* **THE TASK**
Copy the material below word for word, including every line.

* **GIVEN DATA**
—————

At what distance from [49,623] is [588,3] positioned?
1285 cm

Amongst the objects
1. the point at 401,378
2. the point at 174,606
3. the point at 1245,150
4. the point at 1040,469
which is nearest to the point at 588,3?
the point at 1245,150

—————

* **SOLUTION FOR THIS TASK**
At what distance from [49,623] is [588,3] positioned?
1285 cm

Amongst the objects
1. the point at 401,378
2. the point at 174,606
3. the point at 1245,150
4. the point at 1040,469
which is nearest to the point at 588,3?
the point at 1245,150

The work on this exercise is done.